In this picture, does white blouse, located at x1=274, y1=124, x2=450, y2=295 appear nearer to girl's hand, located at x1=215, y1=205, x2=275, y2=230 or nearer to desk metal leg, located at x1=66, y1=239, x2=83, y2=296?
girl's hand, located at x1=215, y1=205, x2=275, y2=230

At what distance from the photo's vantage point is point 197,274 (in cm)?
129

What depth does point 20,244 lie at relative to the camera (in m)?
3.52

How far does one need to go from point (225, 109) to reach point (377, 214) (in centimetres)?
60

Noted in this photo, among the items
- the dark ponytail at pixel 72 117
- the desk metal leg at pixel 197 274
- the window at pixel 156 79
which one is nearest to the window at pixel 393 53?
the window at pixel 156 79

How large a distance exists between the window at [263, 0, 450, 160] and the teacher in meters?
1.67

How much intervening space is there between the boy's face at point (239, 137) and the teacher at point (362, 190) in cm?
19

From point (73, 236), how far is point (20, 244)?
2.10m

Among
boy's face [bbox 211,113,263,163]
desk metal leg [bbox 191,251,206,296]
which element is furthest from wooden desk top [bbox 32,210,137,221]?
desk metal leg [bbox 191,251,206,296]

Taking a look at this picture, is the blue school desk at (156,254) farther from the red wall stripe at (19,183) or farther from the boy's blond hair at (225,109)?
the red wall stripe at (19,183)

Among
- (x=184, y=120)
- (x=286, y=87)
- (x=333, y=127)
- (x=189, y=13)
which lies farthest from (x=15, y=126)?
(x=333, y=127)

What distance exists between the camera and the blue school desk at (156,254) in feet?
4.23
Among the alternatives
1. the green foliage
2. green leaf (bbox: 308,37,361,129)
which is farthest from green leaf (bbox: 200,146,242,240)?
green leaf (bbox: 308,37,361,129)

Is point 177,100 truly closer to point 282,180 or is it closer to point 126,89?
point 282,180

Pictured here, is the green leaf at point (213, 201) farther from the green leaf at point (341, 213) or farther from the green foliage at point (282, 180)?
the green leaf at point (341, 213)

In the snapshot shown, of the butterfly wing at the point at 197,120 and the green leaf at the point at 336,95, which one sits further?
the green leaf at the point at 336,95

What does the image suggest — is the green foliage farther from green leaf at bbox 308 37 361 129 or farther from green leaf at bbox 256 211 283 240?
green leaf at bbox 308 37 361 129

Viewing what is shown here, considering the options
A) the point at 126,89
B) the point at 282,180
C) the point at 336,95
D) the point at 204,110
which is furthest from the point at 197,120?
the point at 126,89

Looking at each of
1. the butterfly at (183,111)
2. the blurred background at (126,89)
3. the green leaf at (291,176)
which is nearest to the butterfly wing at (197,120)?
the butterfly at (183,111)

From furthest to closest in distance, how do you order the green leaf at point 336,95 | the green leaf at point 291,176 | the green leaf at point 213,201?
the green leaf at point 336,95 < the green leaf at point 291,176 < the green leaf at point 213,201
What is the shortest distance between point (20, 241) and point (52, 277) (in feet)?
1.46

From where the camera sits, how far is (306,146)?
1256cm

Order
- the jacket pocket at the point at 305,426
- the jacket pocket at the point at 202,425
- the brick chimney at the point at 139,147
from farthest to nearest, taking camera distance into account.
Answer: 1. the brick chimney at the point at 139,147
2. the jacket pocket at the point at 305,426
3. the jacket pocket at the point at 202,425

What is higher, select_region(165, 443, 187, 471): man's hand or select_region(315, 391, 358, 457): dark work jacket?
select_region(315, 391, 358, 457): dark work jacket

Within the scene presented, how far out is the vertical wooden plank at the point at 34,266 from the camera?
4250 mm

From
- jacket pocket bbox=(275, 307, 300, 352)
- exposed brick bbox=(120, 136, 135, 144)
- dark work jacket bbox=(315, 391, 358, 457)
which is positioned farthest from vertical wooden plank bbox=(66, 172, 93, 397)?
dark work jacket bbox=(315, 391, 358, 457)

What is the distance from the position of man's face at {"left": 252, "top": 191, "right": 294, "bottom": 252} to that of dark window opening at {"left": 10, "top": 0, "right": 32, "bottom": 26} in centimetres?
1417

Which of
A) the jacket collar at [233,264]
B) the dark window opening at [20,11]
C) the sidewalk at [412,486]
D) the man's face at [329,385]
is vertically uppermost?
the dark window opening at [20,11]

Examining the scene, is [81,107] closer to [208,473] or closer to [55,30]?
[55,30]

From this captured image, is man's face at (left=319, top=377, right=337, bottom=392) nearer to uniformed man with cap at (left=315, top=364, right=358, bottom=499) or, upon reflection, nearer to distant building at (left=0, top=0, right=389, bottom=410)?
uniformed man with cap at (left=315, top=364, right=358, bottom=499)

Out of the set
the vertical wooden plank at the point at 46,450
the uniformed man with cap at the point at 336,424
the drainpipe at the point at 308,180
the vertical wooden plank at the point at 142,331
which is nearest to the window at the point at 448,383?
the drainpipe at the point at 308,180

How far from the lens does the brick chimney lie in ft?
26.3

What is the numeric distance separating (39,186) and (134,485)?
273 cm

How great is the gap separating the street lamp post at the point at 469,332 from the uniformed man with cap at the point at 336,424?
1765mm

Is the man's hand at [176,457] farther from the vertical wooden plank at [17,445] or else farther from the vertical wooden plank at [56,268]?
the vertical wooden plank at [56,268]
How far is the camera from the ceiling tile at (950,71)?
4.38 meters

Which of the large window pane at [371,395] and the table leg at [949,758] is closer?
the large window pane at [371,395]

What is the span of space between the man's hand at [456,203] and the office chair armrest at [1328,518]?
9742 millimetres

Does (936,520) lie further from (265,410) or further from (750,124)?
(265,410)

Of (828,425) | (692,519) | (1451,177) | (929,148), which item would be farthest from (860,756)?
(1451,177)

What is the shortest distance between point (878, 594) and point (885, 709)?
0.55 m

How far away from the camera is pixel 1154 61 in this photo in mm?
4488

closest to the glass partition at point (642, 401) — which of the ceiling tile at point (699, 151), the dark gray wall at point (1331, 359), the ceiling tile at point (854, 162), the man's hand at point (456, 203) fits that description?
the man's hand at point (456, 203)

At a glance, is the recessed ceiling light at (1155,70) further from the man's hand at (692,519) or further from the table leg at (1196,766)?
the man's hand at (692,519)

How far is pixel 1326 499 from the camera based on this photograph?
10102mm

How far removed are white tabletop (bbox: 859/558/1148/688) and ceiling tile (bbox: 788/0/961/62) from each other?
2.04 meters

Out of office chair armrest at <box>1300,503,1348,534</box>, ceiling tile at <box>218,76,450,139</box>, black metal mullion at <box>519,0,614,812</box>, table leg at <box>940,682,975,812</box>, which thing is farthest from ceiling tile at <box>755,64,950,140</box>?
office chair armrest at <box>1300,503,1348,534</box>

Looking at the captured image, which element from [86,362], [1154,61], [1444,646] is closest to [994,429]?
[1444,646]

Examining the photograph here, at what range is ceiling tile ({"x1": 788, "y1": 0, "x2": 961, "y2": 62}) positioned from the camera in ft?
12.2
§ §
• STATED TASK: Reproduce verbatim the data above, from the line containing "At a glance, is" through the end of the data, inclusive.

• EXERCISE ANSWER:
At a glance, is the recessed ceiling light at (1155,70) further from the man's hand at (692,519) or further from the table leg at (1196,766)?
the man's hand at (692,519)

How far is pixel 1326 499 from the camera based on this photograph?
10102mm

How far removed are white tabletop (bbox: 859/558/1148/688) and ceiling tile (bbox: 788/0/961/62) from each other?
2.04 meters

Out of office chair armrest at <box>1300,503,1348,534</box>, ceiling tile at <box>218,76,450,139</box>, black metal mullion at <box>519,0,614,812</box>, table leg at <box>940,682,975,812</box>, which thing is farthest from ceiling tile at <box>755,64,950,140</box>?
office chair armrest at <box>1300,503,1348,534</box>

Looking at the captured image, which element from [86,362], [1154,61], [1444,646] is closest to [994,429]?
[1444,646]

Examining the photograph here, at what range is ceiling tile ({"x1": 788, "y1": 0, "x2": 961, "y2": 62}) positioned from the camera in ft?
12.2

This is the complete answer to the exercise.